Records excerpted from a collection
══════════

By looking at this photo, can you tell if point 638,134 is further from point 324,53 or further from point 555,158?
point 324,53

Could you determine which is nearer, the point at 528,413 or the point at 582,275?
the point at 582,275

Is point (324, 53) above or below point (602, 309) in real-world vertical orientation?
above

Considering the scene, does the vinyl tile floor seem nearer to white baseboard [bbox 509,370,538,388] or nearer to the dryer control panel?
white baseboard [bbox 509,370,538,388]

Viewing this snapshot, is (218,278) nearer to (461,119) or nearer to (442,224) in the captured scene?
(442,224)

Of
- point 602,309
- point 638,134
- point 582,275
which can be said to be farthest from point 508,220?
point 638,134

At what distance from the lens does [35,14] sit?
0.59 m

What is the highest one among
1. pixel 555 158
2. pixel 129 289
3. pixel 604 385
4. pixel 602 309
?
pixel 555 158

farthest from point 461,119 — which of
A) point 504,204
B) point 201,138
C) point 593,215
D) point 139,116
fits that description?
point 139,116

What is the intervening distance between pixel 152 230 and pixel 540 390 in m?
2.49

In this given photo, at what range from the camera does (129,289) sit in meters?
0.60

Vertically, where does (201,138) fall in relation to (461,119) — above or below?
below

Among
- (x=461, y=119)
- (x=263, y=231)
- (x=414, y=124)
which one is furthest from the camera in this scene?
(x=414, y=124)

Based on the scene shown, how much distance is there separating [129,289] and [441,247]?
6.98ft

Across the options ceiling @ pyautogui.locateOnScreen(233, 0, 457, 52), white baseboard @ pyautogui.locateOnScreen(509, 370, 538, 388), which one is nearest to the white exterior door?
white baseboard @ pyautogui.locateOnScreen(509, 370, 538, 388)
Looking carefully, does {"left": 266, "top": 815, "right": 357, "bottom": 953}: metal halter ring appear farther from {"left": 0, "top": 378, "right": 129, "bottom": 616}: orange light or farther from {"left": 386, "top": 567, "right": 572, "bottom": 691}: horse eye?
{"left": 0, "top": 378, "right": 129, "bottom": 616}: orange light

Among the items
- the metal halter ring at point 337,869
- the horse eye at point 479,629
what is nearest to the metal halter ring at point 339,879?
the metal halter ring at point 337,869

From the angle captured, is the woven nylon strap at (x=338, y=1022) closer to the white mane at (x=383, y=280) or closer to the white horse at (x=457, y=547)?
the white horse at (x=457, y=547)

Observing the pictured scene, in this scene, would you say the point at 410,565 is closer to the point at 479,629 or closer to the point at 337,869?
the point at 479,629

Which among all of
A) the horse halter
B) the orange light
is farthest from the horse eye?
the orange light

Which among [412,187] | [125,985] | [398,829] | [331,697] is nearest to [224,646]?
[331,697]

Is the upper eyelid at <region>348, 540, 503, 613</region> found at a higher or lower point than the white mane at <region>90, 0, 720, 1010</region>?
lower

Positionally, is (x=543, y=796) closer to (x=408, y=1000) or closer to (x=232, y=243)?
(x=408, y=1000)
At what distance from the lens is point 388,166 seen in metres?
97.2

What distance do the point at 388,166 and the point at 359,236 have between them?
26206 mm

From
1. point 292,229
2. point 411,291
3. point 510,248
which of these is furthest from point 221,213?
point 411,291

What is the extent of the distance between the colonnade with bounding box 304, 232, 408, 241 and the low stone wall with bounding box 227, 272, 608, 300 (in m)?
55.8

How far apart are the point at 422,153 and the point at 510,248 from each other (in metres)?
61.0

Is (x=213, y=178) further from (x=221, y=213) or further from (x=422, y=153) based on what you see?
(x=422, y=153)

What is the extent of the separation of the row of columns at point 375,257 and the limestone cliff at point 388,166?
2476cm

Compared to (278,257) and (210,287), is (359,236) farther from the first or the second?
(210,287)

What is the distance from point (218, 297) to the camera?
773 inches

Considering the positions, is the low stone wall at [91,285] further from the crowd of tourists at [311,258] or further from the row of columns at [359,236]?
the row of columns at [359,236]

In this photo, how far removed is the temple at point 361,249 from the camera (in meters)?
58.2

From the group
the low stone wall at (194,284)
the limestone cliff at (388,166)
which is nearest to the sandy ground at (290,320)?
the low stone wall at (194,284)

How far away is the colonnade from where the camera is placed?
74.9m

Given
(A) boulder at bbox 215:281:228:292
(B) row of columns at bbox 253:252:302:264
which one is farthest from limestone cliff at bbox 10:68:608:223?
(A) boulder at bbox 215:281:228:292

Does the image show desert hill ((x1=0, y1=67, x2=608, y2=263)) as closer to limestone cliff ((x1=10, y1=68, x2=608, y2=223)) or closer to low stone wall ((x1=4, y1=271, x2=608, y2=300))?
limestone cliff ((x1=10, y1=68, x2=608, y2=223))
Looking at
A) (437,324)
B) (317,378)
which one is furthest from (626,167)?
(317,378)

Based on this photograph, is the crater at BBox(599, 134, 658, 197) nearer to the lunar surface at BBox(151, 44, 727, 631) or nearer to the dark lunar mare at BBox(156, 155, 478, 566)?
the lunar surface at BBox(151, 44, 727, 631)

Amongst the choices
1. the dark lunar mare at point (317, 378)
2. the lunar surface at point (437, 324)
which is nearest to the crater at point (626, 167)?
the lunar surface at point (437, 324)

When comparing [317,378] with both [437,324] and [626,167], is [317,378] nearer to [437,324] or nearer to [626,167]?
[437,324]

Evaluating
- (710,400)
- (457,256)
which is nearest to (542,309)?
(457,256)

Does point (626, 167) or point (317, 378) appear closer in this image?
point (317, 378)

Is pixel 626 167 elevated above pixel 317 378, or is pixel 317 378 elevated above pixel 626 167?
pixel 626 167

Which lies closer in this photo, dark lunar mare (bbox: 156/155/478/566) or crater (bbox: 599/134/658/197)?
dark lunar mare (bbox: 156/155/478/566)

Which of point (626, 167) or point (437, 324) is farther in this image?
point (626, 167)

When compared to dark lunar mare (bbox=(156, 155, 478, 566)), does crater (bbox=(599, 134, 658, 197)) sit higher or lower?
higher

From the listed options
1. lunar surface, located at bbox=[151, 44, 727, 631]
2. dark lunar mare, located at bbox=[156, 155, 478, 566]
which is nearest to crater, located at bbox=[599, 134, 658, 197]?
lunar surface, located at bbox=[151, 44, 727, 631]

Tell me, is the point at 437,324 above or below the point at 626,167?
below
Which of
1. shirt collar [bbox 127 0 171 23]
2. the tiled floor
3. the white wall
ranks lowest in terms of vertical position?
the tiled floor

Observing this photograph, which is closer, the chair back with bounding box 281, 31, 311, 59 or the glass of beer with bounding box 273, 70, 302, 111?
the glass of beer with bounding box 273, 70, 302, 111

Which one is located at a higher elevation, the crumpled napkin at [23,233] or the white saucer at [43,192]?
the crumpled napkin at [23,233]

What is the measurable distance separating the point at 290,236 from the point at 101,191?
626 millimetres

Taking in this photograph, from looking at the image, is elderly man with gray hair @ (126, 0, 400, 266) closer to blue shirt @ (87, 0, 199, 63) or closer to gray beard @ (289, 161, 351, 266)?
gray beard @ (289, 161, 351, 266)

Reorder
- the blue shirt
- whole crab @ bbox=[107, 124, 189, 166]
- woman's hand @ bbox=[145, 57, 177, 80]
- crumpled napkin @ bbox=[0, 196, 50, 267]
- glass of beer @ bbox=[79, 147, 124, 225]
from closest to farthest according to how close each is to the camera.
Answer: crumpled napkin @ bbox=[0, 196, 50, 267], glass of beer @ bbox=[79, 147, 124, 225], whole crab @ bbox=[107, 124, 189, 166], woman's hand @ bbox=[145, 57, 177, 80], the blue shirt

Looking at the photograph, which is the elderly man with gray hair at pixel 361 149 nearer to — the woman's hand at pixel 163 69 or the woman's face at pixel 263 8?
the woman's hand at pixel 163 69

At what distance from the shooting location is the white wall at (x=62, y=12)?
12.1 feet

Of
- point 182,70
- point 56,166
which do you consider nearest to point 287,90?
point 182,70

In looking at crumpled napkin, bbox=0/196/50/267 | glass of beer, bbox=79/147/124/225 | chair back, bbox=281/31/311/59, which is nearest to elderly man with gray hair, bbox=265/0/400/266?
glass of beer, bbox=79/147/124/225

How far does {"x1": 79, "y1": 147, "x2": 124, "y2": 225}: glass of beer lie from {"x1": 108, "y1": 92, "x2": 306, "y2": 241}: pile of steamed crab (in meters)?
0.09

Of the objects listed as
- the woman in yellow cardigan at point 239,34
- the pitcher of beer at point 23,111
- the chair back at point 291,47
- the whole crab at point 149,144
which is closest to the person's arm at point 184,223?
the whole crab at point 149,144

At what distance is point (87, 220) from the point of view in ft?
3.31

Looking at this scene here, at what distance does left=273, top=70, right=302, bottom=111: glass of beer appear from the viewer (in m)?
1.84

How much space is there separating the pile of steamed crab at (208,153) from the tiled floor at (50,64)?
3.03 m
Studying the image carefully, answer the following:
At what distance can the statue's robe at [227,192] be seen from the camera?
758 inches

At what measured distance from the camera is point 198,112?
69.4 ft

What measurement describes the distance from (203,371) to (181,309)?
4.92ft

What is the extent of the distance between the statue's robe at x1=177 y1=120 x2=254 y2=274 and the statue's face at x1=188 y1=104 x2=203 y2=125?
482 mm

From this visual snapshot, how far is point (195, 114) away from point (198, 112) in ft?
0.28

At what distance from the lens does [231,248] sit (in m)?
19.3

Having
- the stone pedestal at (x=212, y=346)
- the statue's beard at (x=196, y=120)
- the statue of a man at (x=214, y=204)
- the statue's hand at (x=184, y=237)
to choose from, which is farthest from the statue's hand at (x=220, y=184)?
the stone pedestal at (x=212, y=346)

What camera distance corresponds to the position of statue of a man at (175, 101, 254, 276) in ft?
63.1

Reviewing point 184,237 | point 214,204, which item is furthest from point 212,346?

══════════

_Aim_:
Through the last line of the entries above, beginning at the line containing "Studying the image", transcribe each line exactly, both ends included and nothing more.

_Response_:
Studying the image carefully, answer the following:
At what distance can the statue's robe at [227,192] be seen from the camera?
758 inches

At what measured distance from the camera is point 198,112?
69.4 ft

What measurement describes the distance from (203,371) to (181,309)?
4.92ft

What is the extent of the distance between the statue's robe at x1=177 y1=120 x2=254 y2=274 and the statue's face at x1=188 y1=104 x2=203 y2=125?
482 mm

From this visual snapshot, how far is point (195, 114) away from point (198, 112) in ft?
0.28

At what distance from the lens does [231,248] sit (in m)?
19.3

Having
- the stone pedestal at (x=212, y=346)
- the statue's beard at (x=196, y=120)
- the statue of a man at (x=214, y=204)
- the statue's hand at (x=184, y=237)
to choose from, which is farthest from the statue's hand at (x=220, y=184)?
the stone pedestal at (x=212, y=346)

What camera distance corresponds to the position of statue of a man at (175, 101, 254, 276) in ft?
63.1

Reviewing point 184,237 | point 214,204, which item is furthest from point 212,346?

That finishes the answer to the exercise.